Prevention: Test audit log behavior changes before production upgrades. Configure audit log volume based on expected event rate, not "whatever fits on disk."
Follow-up: Design a pre-upgrade audit log capacity check that predicts if the new version's audit policy will exceed your storage capacity.
You're at the end of your 1.28 to 1.30 upgrade. All nodes are upgraded, but when you run kubectl version, the client reports "preferred API version mismatch" on some resources (StorageClasses, Ingresses). Old manifests still work, but new deployments created post-upgrade use a different API version. Your GitOps system is confused. How do you reconcile this?
This is API version deprecation during upgrade. Different Kubernetes releases prefer different API versions (e.g., storage.k8s.io/v1beta1 → v1):
1. Check the actual API version being stored in etcd vs. what's returned:
kubectl get storageclass -o json | jq '.items[] | {name:.metadata.name, apiVersion:.apiVersion}'
# Compare with what etcd has
etcdctl get /registry/storageclasses/default --prefix | jq '.apiVersion'
2. Verify the APIServer conversion webhook is working (if using CRDs or custom versions):
kubectl api-resources | grep -E "storage|ingress"

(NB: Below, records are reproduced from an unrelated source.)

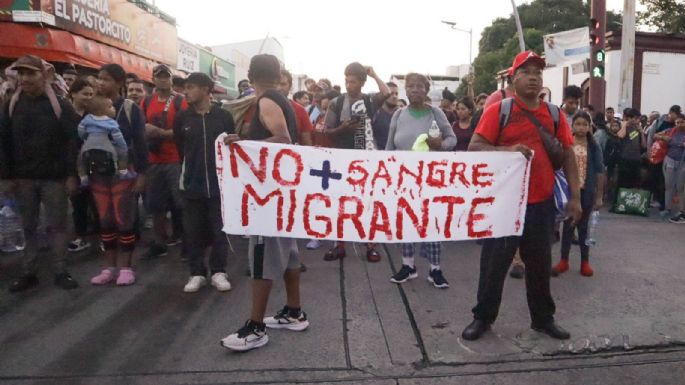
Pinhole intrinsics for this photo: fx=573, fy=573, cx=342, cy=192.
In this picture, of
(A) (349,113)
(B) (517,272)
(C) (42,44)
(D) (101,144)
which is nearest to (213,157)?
(D) (101,144)

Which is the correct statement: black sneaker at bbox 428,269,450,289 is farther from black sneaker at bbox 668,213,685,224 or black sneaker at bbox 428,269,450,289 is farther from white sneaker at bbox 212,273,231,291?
black sneaker at bbox 668,213,685,224

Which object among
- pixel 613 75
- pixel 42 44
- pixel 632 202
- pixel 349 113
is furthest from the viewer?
pixel 613 75

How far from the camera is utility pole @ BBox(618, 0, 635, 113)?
1373cm

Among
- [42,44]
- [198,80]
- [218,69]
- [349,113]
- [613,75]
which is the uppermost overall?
[218,69]

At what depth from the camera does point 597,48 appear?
1284cm

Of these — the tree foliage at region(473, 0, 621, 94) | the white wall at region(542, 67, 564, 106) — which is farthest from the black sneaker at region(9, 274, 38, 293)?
the tree foliage at region(473, 0, 621, 94)

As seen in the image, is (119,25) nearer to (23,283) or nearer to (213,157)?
(23,283)

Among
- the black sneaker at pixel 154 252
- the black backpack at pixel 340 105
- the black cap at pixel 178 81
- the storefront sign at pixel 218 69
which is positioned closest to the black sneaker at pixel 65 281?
the black sneaker at pixel 154 252

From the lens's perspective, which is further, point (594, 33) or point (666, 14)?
point (666, 14)

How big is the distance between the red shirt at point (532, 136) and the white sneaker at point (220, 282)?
244cm

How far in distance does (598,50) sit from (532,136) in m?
10.5

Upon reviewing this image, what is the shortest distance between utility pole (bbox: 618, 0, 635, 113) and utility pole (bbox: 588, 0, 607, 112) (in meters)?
1.12

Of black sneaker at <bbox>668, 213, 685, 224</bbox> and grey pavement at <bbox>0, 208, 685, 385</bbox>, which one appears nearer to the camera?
grey pavement at <bbox>0, 208, 685, 385</bbox>

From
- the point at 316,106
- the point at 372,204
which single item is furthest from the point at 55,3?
the point at 372,204
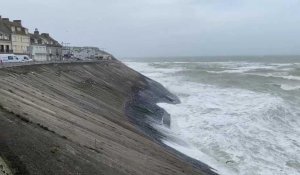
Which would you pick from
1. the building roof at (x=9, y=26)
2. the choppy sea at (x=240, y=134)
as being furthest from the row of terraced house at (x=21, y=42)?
the choppy sea at (x=240, y=134)

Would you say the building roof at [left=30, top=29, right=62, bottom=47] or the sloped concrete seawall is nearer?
the sloped concrete seawall

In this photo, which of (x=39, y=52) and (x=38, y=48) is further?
(x=39, y=52)


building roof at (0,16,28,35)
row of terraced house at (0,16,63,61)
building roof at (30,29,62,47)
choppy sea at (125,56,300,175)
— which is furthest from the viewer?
building roof at (30,29,62,47)

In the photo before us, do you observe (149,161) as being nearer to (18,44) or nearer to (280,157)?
(280,157)

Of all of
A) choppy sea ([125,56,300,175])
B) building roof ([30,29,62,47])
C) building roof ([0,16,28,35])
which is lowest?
choppy sea ([125,56,300,175])

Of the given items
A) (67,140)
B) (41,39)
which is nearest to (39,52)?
(41,39)

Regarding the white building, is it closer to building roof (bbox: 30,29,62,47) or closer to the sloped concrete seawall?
building roof (bbox: 30,29,62,47)

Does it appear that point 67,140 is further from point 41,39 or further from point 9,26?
point 41,39

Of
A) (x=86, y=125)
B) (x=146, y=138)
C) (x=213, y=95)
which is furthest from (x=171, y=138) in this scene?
(x=213, y=95)

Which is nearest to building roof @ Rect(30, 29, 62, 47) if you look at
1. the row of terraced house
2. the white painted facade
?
the row of terraced house
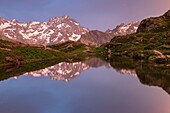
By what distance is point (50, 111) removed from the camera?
34.3m

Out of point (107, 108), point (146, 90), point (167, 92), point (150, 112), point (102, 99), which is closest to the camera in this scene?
point (150, 112)

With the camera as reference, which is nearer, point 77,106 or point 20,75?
point 77,106

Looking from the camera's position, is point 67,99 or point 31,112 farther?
point 67,99

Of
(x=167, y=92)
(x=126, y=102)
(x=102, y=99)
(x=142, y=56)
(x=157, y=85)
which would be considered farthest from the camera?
(x=142, y=56)

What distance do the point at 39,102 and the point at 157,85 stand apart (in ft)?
87.8

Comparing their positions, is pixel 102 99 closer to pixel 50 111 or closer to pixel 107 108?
pixel 107 108

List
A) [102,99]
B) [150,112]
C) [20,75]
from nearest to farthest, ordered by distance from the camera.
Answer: [150,112] → [102,99] → [20,75]

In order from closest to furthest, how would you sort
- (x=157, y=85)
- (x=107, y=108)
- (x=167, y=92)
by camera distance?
(x=107, y=108) < (x=167, y=92) < (x=157, y=85)

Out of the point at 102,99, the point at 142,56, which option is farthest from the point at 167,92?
the point at 142,56

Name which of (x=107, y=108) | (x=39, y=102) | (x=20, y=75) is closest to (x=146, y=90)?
(x=107, y=108)

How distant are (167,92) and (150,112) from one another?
14195 millimetres

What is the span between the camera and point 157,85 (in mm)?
53531

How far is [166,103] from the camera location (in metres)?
37.4

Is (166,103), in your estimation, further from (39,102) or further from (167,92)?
(39,102)
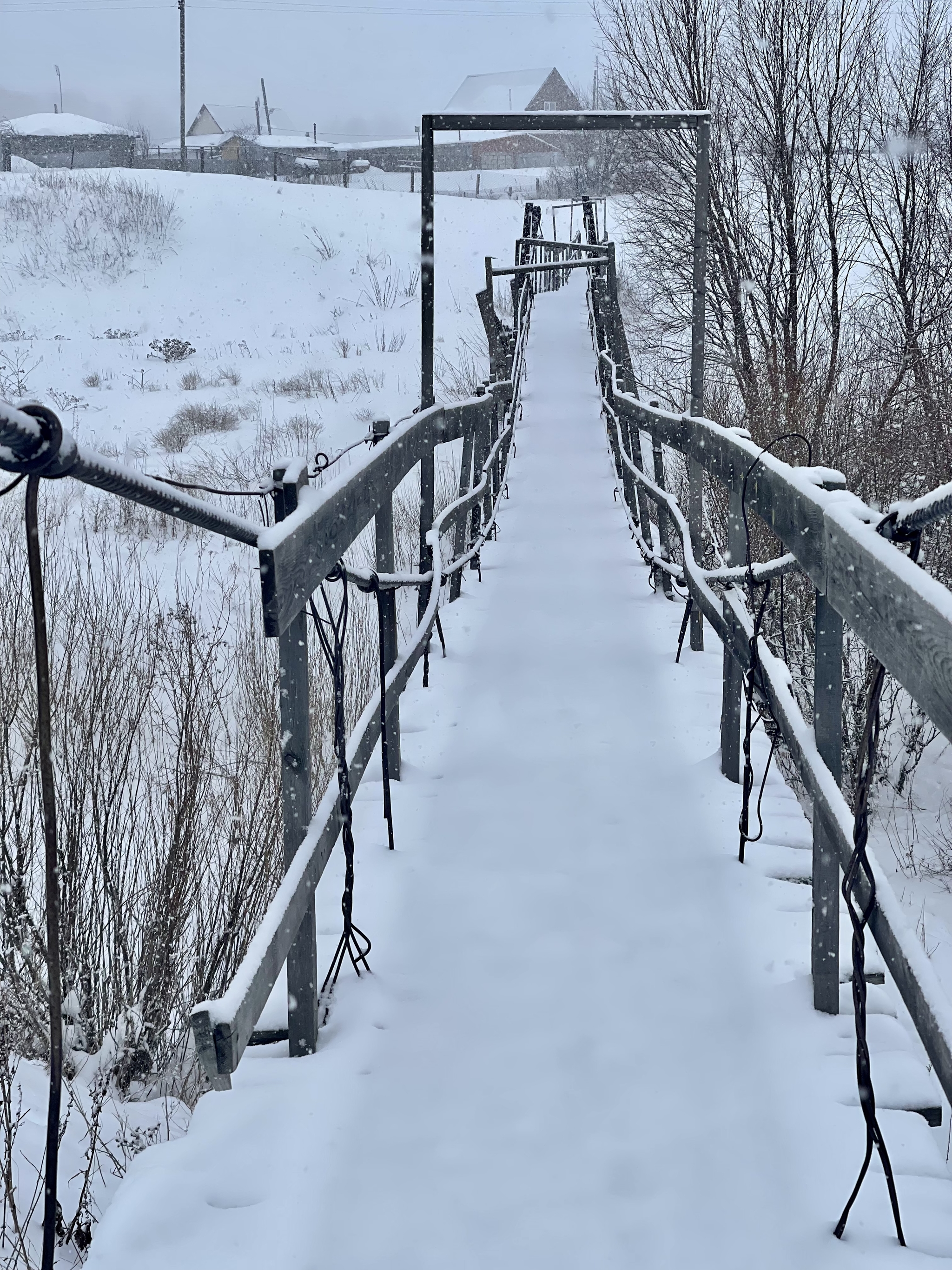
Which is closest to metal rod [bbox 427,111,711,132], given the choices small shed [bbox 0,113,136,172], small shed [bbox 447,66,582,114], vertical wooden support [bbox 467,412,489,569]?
vertical wooden support [bbox 467,412,489,569]

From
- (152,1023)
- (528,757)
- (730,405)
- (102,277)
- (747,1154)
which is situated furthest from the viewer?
(102,277)

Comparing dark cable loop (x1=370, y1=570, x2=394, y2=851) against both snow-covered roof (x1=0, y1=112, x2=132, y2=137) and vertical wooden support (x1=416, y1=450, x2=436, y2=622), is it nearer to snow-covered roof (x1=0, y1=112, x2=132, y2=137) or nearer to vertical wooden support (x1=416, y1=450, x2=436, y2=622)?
vertical wooden support (x1=416, y1=450, x2=436, y2=622)

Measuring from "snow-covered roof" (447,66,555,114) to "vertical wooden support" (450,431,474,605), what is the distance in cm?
9215

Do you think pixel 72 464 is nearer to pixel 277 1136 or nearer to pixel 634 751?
pixel 277 1136

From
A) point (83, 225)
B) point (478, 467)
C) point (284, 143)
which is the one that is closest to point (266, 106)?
point (284, 143)

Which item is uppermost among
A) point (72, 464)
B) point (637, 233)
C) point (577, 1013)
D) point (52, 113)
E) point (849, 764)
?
point (52, 113)

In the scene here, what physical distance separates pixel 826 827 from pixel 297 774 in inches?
40.9

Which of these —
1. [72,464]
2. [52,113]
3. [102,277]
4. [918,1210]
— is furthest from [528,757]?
[52,113]

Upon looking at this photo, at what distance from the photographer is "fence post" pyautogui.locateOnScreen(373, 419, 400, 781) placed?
365 cm

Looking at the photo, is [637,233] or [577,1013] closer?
[577,1013]

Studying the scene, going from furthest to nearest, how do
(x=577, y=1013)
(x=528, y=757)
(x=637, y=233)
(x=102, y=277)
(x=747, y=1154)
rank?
(x=102, y=277) < (x=637, y=233) < (x=528, y=757) < (x=577, y=1013) < (x=747, y=1154)

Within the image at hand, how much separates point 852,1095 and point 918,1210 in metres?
0.31

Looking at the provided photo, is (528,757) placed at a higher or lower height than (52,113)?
lower

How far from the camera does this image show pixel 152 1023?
5.55 metres
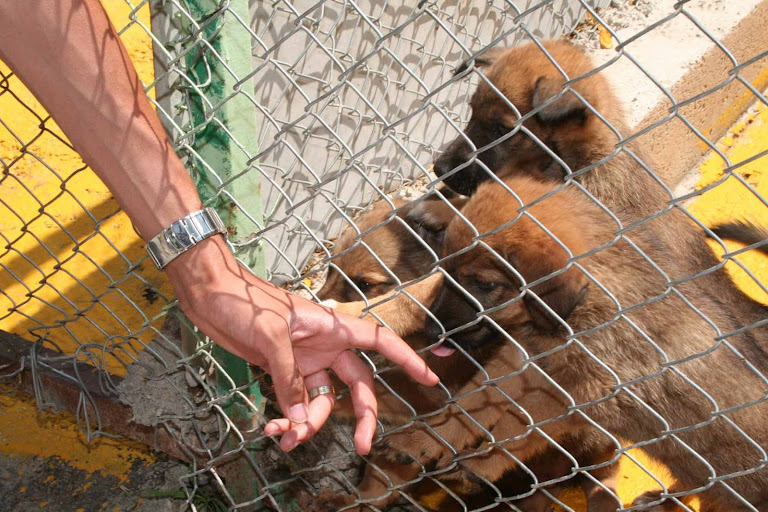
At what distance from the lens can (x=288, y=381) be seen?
93.7 inches

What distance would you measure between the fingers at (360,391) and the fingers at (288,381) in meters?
0.19

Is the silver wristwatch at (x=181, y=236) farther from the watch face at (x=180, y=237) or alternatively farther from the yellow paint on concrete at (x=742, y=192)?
the yellow paint on concrete at (x=742, y=192)

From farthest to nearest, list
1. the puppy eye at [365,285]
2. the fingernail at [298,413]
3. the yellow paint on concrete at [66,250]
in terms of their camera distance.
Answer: the yellow paint on concrete at [66,250] < the puppy eye at [365,285] < the fingernail at [298,413]

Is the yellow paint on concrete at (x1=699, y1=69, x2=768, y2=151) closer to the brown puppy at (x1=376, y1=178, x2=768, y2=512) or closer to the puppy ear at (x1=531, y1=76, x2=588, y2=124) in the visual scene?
the puppy ear at (x1=531, y1=76, x2=588, y2=124)

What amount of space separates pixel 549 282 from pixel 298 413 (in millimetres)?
1087

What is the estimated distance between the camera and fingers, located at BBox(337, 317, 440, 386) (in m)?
2.53

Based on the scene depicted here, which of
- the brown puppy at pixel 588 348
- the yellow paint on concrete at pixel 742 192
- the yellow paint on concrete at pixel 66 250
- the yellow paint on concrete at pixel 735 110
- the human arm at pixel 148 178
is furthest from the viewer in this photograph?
the yellow paint on concrete at pixel 735 110

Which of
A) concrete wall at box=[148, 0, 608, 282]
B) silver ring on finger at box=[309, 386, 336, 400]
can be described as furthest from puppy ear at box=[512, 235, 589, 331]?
silver ring on finger at box=[309, 386, 336, 400]

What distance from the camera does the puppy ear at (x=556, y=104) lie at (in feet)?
11.7

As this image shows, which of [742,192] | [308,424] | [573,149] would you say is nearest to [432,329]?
[308,424]

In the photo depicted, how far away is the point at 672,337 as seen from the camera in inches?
120

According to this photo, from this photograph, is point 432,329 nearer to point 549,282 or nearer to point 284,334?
point 549,282

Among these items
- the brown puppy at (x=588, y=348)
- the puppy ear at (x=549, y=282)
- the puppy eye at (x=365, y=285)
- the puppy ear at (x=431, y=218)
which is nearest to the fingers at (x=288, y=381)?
the brown puppy at (x=588, y=348)

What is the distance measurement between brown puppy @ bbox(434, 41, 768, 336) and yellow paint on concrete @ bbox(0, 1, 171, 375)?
1.92 metres
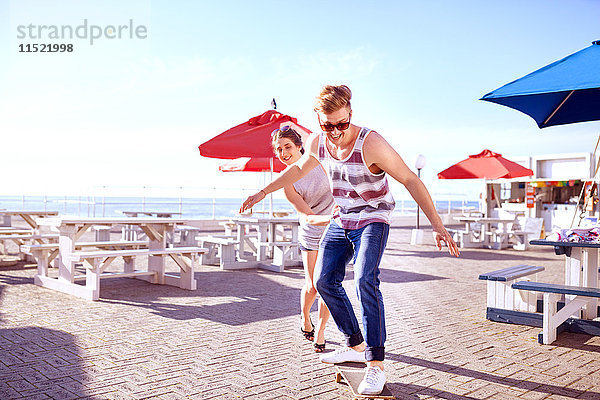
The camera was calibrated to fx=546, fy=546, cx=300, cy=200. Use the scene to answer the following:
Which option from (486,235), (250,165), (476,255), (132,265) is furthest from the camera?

# Should show both old and new versions if conversions are enabled
3. Migrate manifests to use the new preferred version:
# Export all resources in new format
kubectl api-resources --verbs=list --namespaced -o wide | awk '{print $1}' | xargs -I {} kubectl get {} -A -o yaml > all-resources-new-version.yaml
4. Update your GitOps repo to use new API versions. Edit all manifests that reference old versions:
# Find manifests using old versions
grep -r "apiVersion: storage.k8s.io/v1beta1" manifests/
# Update to new version
sed -i 's/storage.k8s.io\/v1beta1/storage.k8s.io\/v1/g' manifests/*.yaml
5. Re-apply manifests with kubectl apply (this triggers update and re-stores in new version):
kubectl apply -f manifests/
# Verify objects now use new version
kubectl get storageclass -o yaml | head -5
6. If GitOps tool (ArgoCD, Flux) is confused, resync:
argocd app sync default --force
# Or trigger Flux reconciliation
flux reconcile source git default
Prevention: Before upgrading, identify all resources using deprecated API versions and plan their migration.
Follow-up: Design an automated migration pipeline that converts all manifests from old API versions to new ones before the upgrade, ensuring GitOps never sees version mismatches.